Their work done, the jurors, whose names were not released during the trial, were escorted out of the building by security guards.

So it was a dramatic tale Sweeney told. Was her story's air of menace subliminally enhanced by the Tribune's decision not to name the judge presiding over the trial?

Or was it a decision? I was guessing screw-up until I read Natasha Korecki's account in the Sun-Times. She didn't name the judge either!

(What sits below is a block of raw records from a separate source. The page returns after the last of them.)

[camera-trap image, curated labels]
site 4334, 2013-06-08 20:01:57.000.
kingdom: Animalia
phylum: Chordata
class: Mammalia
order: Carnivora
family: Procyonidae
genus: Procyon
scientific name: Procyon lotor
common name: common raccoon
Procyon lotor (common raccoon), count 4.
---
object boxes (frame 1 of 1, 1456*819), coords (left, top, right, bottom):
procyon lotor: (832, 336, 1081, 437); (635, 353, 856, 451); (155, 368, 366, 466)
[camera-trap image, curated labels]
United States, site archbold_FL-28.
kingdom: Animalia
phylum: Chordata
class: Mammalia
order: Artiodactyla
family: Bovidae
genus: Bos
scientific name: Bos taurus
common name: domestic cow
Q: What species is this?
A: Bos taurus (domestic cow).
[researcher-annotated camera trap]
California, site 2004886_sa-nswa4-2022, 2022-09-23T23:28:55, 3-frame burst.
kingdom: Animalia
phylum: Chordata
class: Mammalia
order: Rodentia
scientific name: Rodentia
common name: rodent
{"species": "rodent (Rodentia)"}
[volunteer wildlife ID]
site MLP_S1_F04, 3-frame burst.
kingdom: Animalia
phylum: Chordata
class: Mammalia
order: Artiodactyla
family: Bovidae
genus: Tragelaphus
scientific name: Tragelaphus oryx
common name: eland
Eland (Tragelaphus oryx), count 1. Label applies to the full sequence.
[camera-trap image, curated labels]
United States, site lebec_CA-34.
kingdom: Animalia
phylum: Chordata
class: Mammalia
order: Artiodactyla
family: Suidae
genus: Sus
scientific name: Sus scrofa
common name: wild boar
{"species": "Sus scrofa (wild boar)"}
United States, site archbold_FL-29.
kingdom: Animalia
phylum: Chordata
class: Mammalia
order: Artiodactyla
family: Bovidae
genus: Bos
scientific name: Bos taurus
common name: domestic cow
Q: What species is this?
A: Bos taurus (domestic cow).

At this point I was puzzling at what appeared to be an agreement reached by both papers to protect the judge — Lynn Adelman of Milwaukee — who'd been unwilling to protect the jurors as much as they wanted to be protected. But then I got in touch with Korecki.

Whoops, she said.

So it wasn't intentional. It was a coincidental double screw-up. Or, to put it another way, it was a synchronous exploration of a classic literary technique employed to draw readers into the narrative and set their imaginations at play.

Then there was the Janet Maslin review the same day in the New York Times of a dark new mystery novel out of Sweden, Three Seconds. Maslin told us the authors are "the odd-couple team of Anders Roslund (journalist) and Borge Hellstrom (ex-criminal)."

Ex-criminal as in ex-assassin, or ex-criminal as in ex-tax cheat? Maslin didn't say. The authors' website doesn't say, either, though it identifies Hellstrom as a founder of Criminals Return Into Society, a "crime prevention organization." It says he also played the guitar in some bands. Maybe he busted up a hotel room.

I spent a fair amount of time online trying to pin down the depravity that gives Hellstrom his street cred and got nowhere. He and Roslund have written five books, and one reviewer after another has been content to pigeonhole him as "ex-criminal." A reviewer in Mississippi blithely asserted that Hellstrom "speaks crime as a second language," but I don't think he knows any more about him than I do.

No matter. Hellstrom's been to the Dark Side. Everything else is ours to invent.